I see I did get closer this time. :-)
>>>> "Ben" == Ben Wing <ben(a)666.com>
writes:
> (1) I still think it is harmless, at least for literals, and
> possibly useful to allow arbitrary bytes in ei{cat,cpy}_c().
Ben> i still disagree because it can corrupt the innards unless
Ben> you expect automatic binary conversion? Then someone who
Ben> feeds in JIS-encoded data this way will not get Japanese, but
Ben> raw data, and perhaps shouldve used eicpy_ext().
It can't corrupt the innards because it does do binary conversion.
Of course Japanese should be forbidden there, as should _all_ encoded
text. Only when the programmer is willing to take reponsibility for
correctly handling the encoding at the raw octet level should the
ei*_c APIs be used. Eg, in mswindows_get_file() you handled a similar
issue of correct formatting by checking for a trailing `\'.
But when someone needs to insert ISO 2022 escape sequences by hand, or
such like, the ei*_c APIs are convenient, and they also signal that
the programmer is doing something potentially dangerous. Not to
XEmacs; but to the external system or to the user's data. That's true
of mistakes with ASCII, too.
The following is an aside and not directly related to Eistrings
anymore.
Ben> by its nature, the default int. rep. must be able to
Ben> represent all chars. that would rule out utf16 if we have
Ben> more than 1,000,000 and some chars. but it doesn't rule out
Ben> ucs4, or some utf16 extension that could encode gigs o'
Ben> chars, etc.
OK, I asked because I wondered if you'd thought about it in detail.

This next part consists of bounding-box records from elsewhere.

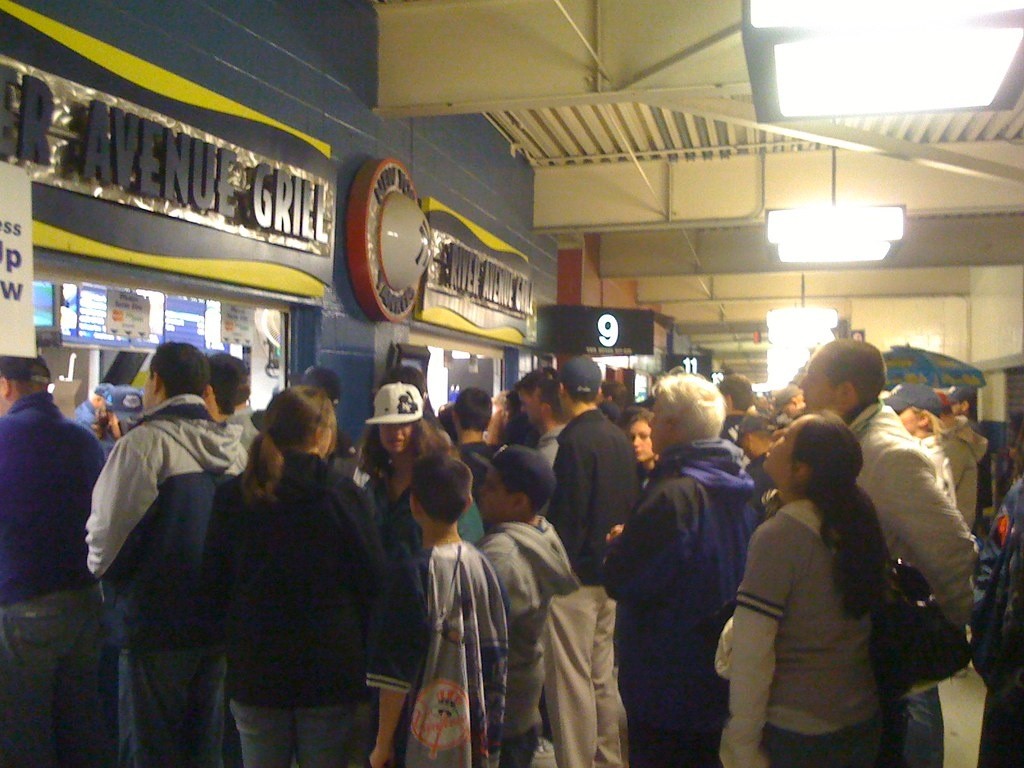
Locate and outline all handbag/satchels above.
[867,560,972,702]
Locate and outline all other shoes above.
[532,737,555,759]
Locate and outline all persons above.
[0,337,1024,768]
[720,412,893,768]
[600,370,759,768]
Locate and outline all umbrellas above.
[881,344,987,392]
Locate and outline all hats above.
[946,385,974,403]
[776,384,800,406]
[364,381,424,425]
[881,383,945,417]
[0,354,51,383]
[303,365,346,397]
[95,382,115,399]
[468,446,556,507]
[106,384,144,414]
[557,355,602,393]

Apparently not. Here's how I see it.
We do have that many character position codes if we admit UCS-4 or
UTF-8. But there will not be such a UTF-16 extension; Unicode is
committed to staying within the UTF-16 character set for the
forseeable future. There is already a UTF-32 specification for a
32-bit wide Unicode representation; this is also committed to the
17*65536 UTF-16 code space, and will not be expanded beyond that for
the forseeable future, despite the potential for 2^31 (they are also
committed to ISO-10646 compatibility) characters.
However, there are uses for the huge UCS-4 range. Tomo and his
buddies are already playing with the so-called "konjaku-mojikyo"
pseudo-charsets, which have over 70,000 code points already assigned.
These are quite popular with Japanese Windows users, too. Anyway,
they will eat up most of the UTF-16 private space if used in the
obvious way. Nor do we want to encourage "Japanese exceptionalists"
to borrow not yet-standardized-parts of the UTF-16 space.
Also, although _we_ should not support "language-tagged character"
encodings (pace, Olivier) by default, we should permit third party
libraries and extension modules to do so. This could be easily done
using UCS-4 private space.
Before Hrvoje jumps in, let me say that given that the Unicode
standard will not expand out of the UTF-16 range, I don't think
konjaku-mojikyo or other linguistic research purposes are good enough
reasons for not using UCS-2 as a default internal representation. I
will think about how to handle that potential conflict in a reasonable
way, to forstall the abuses that I would expect from Japanese
programmers. We should, of course, support
--with-default-internal-representation={ucs4,utf8}
for people who want those huge spaces. The issue here is how to have
XEmacs gracefully decline to handle them when the default internal
representation is UCS-2, not such a big deal.
--
University of Tsukuba Tennodai 1-1-1 Tsukuba 305-8573 JAPAN
Institute of Policy and Planning Sciences Tel/fax: +81 (298) 53-5091
_________________ _________________ _________________ _________________
What are those straight lines for? "XEmacs rules."